Add 250 μL of Buffer A2 (lysis buffer). Mix gently by inverting the tube 6 - 8 times. Incubate at room temperature until lysate appears clear.
Add 300 μL of Buffer A3 (neutralisation buffer). Mix thoroughly by inverting the tube 6 - 8 times .
4. Lysate clarification
Centrifuge at 11 000 x g for 5 minutes . Repeat this step until supernatant is not clear.
5. DNA Binding
Place a NucleoSpin Plasmid Column in a Collection Tube of 2 mL and set the supernatant from the last step. Centrifuge at 11 000 x g for 1 minute. Discard flow-through and place the column back into the collection tube.
6. Membrane washing
Add 600 μL of Buffer A4 (wash buffer) previously supplemented with ethanol. Centrifuge ar 11 000 x g for 1 minute. Discard flow-through and place the column back into an empty collection tube.
7. Dry membrane
Centrifuge at 11 000 x g for 2 minutes and discard the collection tube.
8. DNA Elution
Place the column in a 1,5 mL and add 50 μL de Buffer AE (elution buffer). Incubate at room temperature and centrifuge at 11 000 x g for 1 minute.
Test
Before the storage of the tubes at -20°C, measure the concentration with nanodrop.

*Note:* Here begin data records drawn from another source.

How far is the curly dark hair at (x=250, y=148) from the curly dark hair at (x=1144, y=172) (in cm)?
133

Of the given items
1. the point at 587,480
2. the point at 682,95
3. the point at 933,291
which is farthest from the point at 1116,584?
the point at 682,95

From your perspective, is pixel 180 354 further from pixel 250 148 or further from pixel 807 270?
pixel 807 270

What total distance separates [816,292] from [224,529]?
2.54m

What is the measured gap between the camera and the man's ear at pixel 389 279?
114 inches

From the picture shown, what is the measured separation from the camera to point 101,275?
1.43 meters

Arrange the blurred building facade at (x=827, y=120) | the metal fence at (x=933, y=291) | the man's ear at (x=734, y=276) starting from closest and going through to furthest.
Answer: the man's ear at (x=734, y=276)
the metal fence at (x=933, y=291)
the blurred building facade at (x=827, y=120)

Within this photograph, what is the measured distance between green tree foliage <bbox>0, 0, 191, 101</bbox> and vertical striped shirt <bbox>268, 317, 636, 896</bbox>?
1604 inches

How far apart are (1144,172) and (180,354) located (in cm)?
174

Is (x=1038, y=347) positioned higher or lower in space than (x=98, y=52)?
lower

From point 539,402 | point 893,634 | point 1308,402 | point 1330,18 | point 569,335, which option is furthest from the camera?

Figure 1: Figure 1: Nanodrop test after a plasmid purification
If the concentration is between 30 and 50 ng/μL, concentrate your DNA with SpeedVac concentrator or any other method.
If the concentration is below 30 ng/μL or if 260/280 ratio or 260/230 ratio is not correct, make another purification.
260/280 ratio and 260/230 indicate the purity of DNA (or RNA).
Nucleic acids absorb at 260 nm while proteins and phenols absorb at 280 nm and carbohydrates at 230 and other contaminents at 230 nm.
For DNA, a 260/280 ratio around 1,8 is concider to be pure and ange 260/230 ratio must be between 2,0 and 2,2.